Persiapan posisi lebih penting daripada kelihatannya. Letakkan kedua lengan bawah sejajar satu sama lain dengan siku kira-kira tepat di bawah bahu, telapak tangan rata di lantai menghadap ke depan, dan kaki dibuka sekitar selebar pinggul. Kalau siku bergeser terlalu ke depan melewati bahu atau membuka ke samping, dorongan menjadi kaku dan bahu menanggung tekanan yang sebenarnya tidak perlu. Di lantai yang licin, lengan bawah bisa tergelincir, jadi matras olahraga atau permukaan yang punya cengkeraman membuat perbedaan yang nyata.

Untuk melakukan repetisi dengan baik, dorong satu atau kedua telapak tangan ke lantai dan angkat torso ke atas serta sedikit ke depan sampai lengan lurus, dengan siku tetap bergerak dekat ke tulang rusuk, tidak membuka lebar. Turunkan kembali dengan kontrol, menempatkan lengan bawah kembali ke lantai dengan lembut, bukan menjatuhkannya. Dua hal yang merusak latihan ini: membiarkan pinggul turun saat mendorong, dan terburu-buru pada fase menurunkan. Bergeraklah cukup lambat sehingga Anda bisa berhenti di titik mana pun, dan hembuskan napas saat mendorong naik, tarik napas saat menurun.

Fitwill

Catat Latihan, Lacak Kemajuan & Bangun Kekuatan.

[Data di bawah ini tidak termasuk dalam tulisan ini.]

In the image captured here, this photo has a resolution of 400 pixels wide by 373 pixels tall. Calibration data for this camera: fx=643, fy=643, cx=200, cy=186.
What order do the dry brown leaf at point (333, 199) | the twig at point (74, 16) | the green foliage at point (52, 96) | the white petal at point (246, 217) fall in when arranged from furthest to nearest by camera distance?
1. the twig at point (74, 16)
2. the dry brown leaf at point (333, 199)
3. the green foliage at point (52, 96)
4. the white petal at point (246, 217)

Raih lebih banyak dengan Fitwill: jelajahi lebih dari 9.600 latihan dengan gambar dan video, akses latihan bawaan maupun kustom, cocok untuk sesi gym maupun di rumah, dan lihat hasil nyata.

Mulai perjalanan Anda. Unduh hari ini!

Fitwill: App Screenshot
Push Up Sphinx

Instruksi

  • Berlutut di atas matras olahraga, lalu turunkan tubuh dan letakkan kedua lengan bawah di lantai dengan siku tepat di bawah bahu dan telapak tangan rata, jari menghadap ke depan.
  • Luruskan kaki ke belakang satu per satu sampai tubuh membentuk garis lurus dari kepala ke tumit, kaki dibuka sekitar selebar pinggul dengan ujung kaki tertanam ke lantai.
  • Kencangkan glutes, kunci otot perut, dan tarik tulang belikat ke bawah agar leher tetap panjang dan punggung bawah tidak melengkung turun.
  • Tarik napas, lalu dorong kedua telapak tangan dengan kuat ke lantai dan angkat torso ke atas serta sedikit ke depan saat Anda meluruskan siku.
  • Akhiri dorongan dengan lengan lurus penuh, bahu bertumpu tepat di atas pergelangan tangan, dan tubuh tetap dalam satu garis kaku — ini adalah posisi teratas push up.
  • Jaga siku tetap bergerak dekat ke tulang rusuk sepanjang dorongan, jangan membuka keluar ke samping.
  • Hembuskan napas saat mendorong naik, lalu tarik napas saat menekuk siku dan menurunkan lengan bawah kembali ke matras dengan terkontrol.
  • Sentuhkan lengan bawah ke lantai dengan lembut sehingga kedua siku kembali tepat di bawah bahu secara bersamaan, dan kunci kembali posisi sebelum memulai repetisi berikutnya.
  • Setel ulang posisi plank di bagian bawah setiap repetisi — kalau pinggul turun atau punggung bawah melengkung, hentikan set daripada memaksakan repetisi yang tidak rapi.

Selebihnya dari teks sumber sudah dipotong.